Answering Your Questions
Is endometriosis confined only to a specific age?
Endometriosis is commonly happening in women during their productive age group (from puberty up to menopause) but it can also affect young girls during their premenarcheal age and postmenopausal age group.
What happens if my diagnosed endometriosis is untreated?
- 17-29% of endometriosis lesions resolve spontaneously
- 24-64% progress to more severe disease
- 9-59% remain stable over 12 months
What’s wrong with having ectopic endometrial glands elsewhere outside the uterus?
Ectopic endometrial glands outside the uterus responds to the monthly hormonal changes, same as the native endometrial glands inside the uterus with one main difference, the intrauterine endometrial glands sheds off every month and comes off with the period blood, however, the ectopic endometrial glands does not shed off, in fact with repetitive, monthly hormonal manipulation, they transformed into localised inflammatory spots that can generate different types of pain and also can affect fertility.
Can my doctor make a diagnosis of endometriosis during my first visit with him?
Unfortunately, the definite diagnosis of endometriosis is usually made during laparoscopy but there are some findings during physical examination that can raise high index of suspicion for an underlying endometriosis such as feeling of a tender point or nodule behind the uterus, feeling of a tender cystic ovary, feeling of a tender immobile uterus, and rarely endometriosis lesions can be visualised on the cervix or the vagina.
What about surgical staging of endometriosis?
Endometriosis can be surgically staged as (see figure 5)

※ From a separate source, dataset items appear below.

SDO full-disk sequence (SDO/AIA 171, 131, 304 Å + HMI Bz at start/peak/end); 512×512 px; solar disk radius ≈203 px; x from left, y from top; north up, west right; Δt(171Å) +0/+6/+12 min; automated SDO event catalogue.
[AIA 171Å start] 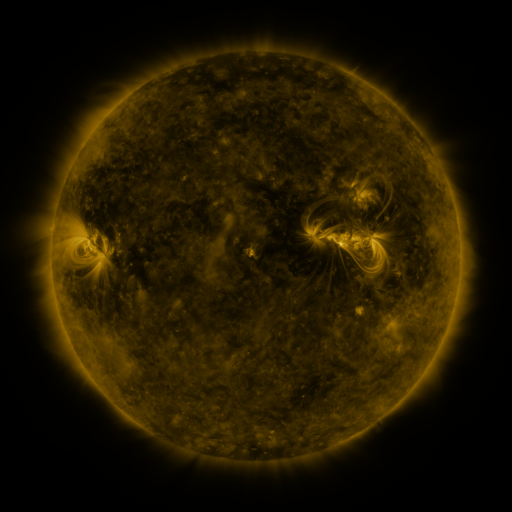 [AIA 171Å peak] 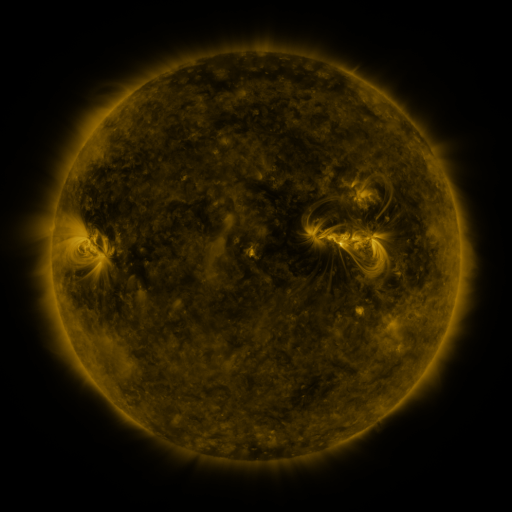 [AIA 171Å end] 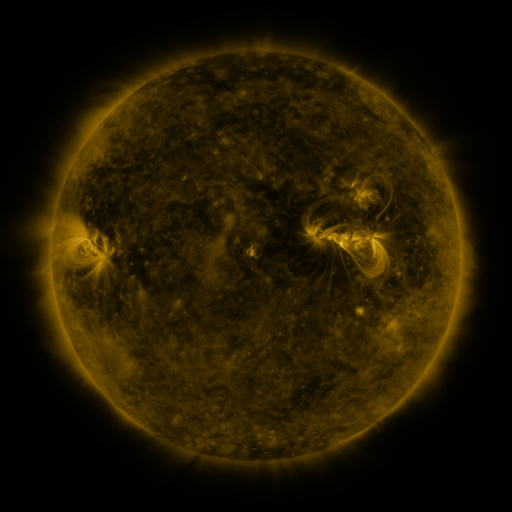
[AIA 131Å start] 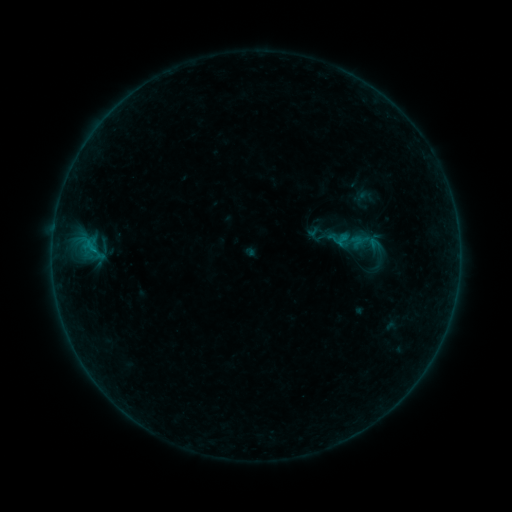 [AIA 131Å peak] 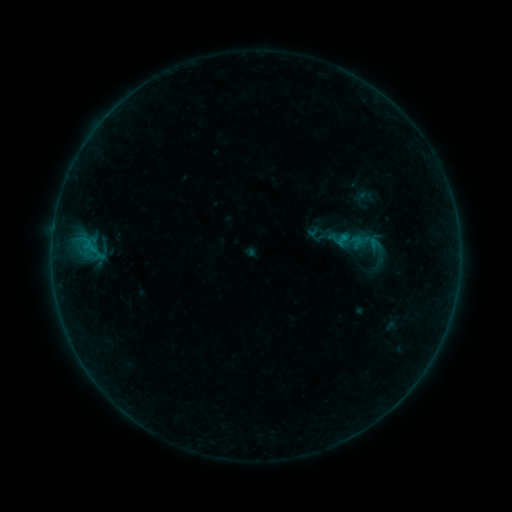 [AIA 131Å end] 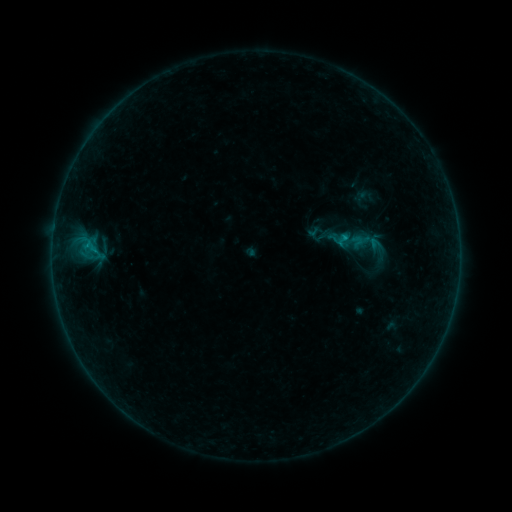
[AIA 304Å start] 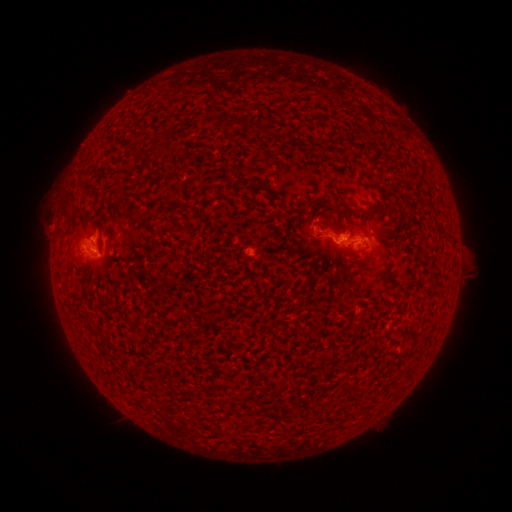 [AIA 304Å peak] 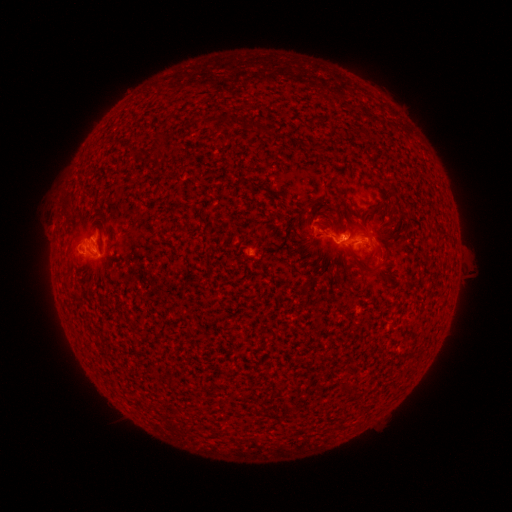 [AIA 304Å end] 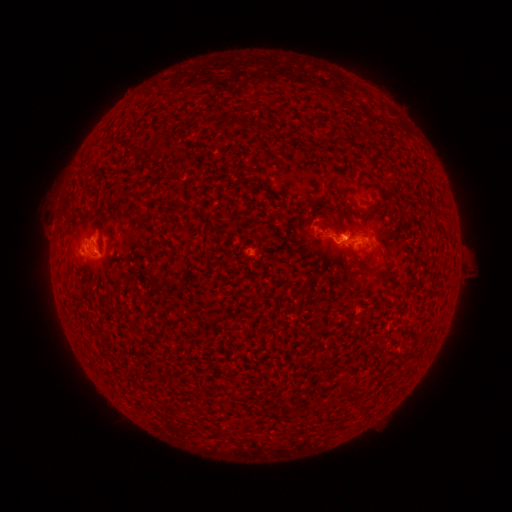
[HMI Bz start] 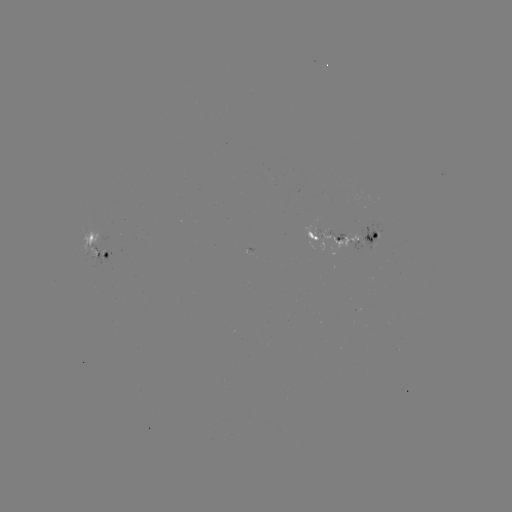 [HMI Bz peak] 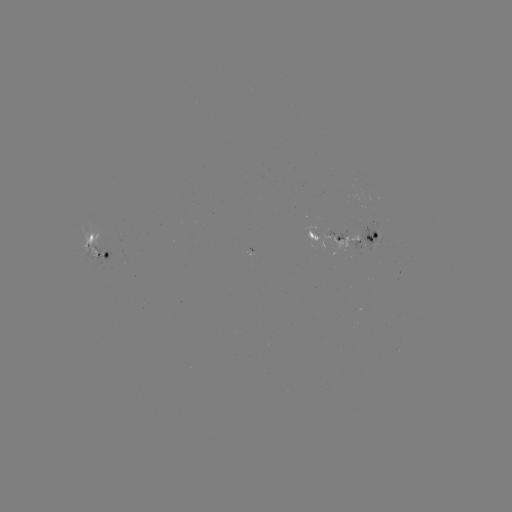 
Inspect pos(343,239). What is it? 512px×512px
B5.6 flare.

Stage 1: minimal disease is characterised by isolated implants and no significant adhesions.
Stage 2: mild disease, superficial implants that are less than 5cm in total aggregates and scattered over the peritoneum or the ovary.
Stage 3: moderate disease, multiple implants, both superficial and deep +/- presence of adhesions around the tubes or ovaries
Stage 4: severe disease, multiple superficial and deep implants including large ovarian endometrioma, dense bowel/bladder/ureteric adhesions.
Figure 5: Staging of endometriosis
Is it true that pregnancy can cure or improve endometriosis disease?
Yes, during pregnancy and under the influence of pregnancy related hormones, the endometriosis lesions can go through a process called decidualisation which can make endometriosis lesions and the resultant symptoms often disappear or improve.
Is there any link between endometriosis and cancer?
Yes, there was a big analytic study (meta-analysis) that compared the risk of ovarian cancer among 8000 women included in 14 different studies and has found that patients with ovarian endometriosis have 2-3 fold increased risk of ovarian cancer.